The Sports Docs Podcast

142: Dr. Jacob Calcei – Wearable Technology for Athlete Performance & Injury Prevention (Part 2)

Our conversation picks back up with an article published just last month in AJSM titled “Player Tracking Metrics to Predict Risk of ACL Injuries During Change-of-Direction Scenarios in the NFL.” The authors analyzed 216 ACL injuries that occurred in the NFL from 2018–2022 to determine how player tracking data could help predict injury risk, particularly during change-of-direction or “CoD” plays. They found that nearly half of ACL injuries occurred during CoD scenarios, most often involving high speeds followed by rapid deceleration. 

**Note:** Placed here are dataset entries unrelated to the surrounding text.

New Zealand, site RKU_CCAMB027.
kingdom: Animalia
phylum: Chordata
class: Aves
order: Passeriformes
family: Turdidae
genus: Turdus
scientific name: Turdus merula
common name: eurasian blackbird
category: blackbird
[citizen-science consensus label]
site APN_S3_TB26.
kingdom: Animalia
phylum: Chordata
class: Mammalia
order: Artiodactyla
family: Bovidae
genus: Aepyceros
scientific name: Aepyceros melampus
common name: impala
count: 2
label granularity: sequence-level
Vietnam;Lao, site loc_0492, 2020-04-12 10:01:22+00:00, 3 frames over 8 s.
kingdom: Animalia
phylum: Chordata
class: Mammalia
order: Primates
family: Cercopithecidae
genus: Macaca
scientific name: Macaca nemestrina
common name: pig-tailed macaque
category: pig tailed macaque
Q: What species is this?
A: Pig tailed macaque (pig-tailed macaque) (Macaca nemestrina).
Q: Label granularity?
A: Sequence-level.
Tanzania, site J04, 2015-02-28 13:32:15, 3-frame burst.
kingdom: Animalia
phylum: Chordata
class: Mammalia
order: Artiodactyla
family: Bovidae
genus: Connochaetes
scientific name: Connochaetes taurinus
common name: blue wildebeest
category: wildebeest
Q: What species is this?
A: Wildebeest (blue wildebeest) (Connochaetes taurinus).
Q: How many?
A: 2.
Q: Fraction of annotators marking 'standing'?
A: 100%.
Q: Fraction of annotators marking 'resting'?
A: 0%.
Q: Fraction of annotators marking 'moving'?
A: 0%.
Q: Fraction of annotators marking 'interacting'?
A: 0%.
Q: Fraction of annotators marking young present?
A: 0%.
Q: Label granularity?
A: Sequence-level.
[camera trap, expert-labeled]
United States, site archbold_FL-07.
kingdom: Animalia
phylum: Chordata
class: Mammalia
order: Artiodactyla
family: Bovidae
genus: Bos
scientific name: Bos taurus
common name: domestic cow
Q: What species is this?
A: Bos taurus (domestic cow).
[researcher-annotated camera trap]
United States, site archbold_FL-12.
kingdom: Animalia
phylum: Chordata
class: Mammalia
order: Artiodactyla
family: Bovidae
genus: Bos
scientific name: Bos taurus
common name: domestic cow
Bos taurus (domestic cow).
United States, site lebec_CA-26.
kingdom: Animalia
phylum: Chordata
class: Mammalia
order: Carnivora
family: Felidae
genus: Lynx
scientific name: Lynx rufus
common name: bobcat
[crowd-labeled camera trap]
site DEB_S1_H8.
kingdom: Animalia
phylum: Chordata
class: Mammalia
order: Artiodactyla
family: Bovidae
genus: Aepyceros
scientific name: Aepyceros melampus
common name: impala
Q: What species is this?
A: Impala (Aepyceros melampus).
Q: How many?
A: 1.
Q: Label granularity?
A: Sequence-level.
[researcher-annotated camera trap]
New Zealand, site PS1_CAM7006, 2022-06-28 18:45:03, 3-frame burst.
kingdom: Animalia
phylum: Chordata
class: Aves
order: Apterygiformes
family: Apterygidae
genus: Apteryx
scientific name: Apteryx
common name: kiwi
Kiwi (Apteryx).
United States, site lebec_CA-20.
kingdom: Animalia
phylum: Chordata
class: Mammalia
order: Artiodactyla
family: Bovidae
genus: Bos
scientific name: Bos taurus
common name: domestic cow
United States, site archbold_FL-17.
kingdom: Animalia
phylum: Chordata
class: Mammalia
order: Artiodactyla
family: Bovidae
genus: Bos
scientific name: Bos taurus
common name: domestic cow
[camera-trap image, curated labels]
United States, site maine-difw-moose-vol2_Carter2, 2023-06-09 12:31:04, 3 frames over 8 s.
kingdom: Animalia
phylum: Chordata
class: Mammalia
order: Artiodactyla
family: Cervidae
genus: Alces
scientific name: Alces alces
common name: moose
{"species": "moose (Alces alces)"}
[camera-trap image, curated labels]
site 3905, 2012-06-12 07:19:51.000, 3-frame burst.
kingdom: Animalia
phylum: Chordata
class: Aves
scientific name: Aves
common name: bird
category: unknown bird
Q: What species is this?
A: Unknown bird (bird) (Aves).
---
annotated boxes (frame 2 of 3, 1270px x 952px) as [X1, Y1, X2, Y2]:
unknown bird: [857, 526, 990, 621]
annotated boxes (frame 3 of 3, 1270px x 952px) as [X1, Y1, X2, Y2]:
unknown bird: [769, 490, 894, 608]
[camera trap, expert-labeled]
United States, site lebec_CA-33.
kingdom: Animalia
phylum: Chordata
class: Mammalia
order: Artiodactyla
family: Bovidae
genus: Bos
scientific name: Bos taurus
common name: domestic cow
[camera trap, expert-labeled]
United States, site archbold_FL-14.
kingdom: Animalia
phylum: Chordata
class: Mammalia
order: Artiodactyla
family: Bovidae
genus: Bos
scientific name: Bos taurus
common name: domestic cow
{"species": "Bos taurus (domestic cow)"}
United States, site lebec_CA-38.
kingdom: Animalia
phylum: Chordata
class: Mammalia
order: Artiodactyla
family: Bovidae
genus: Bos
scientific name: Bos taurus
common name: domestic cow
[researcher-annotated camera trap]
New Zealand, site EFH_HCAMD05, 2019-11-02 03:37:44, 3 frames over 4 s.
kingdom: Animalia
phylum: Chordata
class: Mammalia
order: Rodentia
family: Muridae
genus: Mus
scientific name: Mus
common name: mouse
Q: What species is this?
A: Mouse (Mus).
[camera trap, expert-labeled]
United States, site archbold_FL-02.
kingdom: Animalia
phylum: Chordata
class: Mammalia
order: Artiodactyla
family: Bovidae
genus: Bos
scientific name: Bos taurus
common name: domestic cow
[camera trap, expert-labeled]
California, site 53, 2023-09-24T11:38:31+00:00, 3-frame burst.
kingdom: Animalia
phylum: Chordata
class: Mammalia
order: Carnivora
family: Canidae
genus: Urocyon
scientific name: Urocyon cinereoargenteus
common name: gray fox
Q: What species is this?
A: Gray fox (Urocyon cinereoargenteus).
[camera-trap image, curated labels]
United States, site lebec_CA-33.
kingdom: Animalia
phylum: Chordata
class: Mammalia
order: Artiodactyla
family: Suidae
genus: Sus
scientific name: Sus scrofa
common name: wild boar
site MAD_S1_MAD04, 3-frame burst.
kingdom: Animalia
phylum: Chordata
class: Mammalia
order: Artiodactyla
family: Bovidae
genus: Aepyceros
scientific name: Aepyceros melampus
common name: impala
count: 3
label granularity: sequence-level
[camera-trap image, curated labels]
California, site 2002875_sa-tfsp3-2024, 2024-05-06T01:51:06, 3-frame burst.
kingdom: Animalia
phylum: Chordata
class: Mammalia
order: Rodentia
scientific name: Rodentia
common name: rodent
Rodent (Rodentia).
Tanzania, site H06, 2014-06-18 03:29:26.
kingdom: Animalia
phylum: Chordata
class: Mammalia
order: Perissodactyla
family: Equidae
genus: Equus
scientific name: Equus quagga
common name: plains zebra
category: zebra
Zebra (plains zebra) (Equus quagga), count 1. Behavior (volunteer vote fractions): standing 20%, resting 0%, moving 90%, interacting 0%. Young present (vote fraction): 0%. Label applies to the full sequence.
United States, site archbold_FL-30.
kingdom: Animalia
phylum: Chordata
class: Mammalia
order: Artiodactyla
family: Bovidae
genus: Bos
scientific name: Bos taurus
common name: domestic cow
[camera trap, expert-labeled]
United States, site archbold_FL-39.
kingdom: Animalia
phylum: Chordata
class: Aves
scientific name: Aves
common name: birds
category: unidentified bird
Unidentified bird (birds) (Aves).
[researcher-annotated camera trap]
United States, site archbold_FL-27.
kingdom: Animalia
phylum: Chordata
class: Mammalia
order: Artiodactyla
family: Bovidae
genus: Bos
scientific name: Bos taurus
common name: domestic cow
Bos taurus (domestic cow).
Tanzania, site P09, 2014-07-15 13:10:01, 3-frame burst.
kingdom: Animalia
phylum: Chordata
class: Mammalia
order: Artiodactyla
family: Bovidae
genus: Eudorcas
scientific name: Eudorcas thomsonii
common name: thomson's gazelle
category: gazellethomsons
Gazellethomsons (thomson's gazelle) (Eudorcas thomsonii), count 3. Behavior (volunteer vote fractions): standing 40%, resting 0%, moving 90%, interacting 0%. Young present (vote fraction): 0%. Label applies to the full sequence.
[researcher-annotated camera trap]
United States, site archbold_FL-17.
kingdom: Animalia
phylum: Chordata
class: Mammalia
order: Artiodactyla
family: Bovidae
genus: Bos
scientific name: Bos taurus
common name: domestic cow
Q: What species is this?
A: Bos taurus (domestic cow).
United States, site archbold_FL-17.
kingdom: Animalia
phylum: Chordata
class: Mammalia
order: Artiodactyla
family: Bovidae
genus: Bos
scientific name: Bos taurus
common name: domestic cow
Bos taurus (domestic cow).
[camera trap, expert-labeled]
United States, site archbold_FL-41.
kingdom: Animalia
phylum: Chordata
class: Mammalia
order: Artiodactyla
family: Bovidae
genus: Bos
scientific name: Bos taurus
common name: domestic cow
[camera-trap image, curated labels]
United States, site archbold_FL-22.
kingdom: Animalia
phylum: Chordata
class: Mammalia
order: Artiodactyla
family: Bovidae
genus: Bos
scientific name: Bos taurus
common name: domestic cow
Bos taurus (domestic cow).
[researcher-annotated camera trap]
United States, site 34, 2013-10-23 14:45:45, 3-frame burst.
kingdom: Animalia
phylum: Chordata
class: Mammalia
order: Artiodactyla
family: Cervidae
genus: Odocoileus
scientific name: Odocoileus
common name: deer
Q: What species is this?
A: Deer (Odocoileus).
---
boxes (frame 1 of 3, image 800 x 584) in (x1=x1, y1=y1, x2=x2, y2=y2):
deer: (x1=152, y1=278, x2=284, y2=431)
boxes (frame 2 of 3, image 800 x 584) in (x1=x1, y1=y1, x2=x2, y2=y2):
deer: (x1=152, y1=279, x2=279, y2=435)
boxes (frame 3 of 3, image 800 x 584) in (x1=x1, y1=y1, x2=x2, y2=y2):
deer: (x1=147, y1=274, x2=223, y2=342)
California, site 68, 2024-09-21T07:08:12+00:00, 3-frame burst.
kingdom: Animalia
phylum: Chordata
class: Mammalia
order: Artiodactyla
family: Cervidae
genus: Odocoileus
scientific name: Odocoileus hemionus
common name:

The authors noted that 98% of players were decelerating at the moment of injury. Using synchronized video and player tracking, the researchers found that maximum speed and normalized maximum deceleration power were significant predictors of ACL injury risk. Additionally, special teams plays showed the highest rates of CoD ACL injuries, though when motion data were factored in, the elevated risk was better explained by player speed and deceleration demands rather than play type alone. These findings highlight the potential to use tracking metrics for real-time risk monitoring, improved prevention programs, and possibly even future changes to training or game rules to reduce injury risk.

We’re going to wrap up today with a study that is currently ongoing and not yet published. Funded by the AOSSM Playmaker Grant, this clinical trial is investigating the use of wearable muscle oxygenation sensors to improve return-to-play assessment after ACL reconstruction. Dr. Voos, Dr. Calcei, and their team at the UH Drusinsky Sports Medicine Institute have found that muscle oxygenation recovery lagged behind clinical clearance in several cases. 

Eight athletes did not regain normal muscle oxygenation even when they were deemed ready to return. These findings suggest that wearable muscle oxygen saturation monitoring may add a valuable physiologic layer to current return to play protocols, potentially predicting safer and more individualized recovery timelines.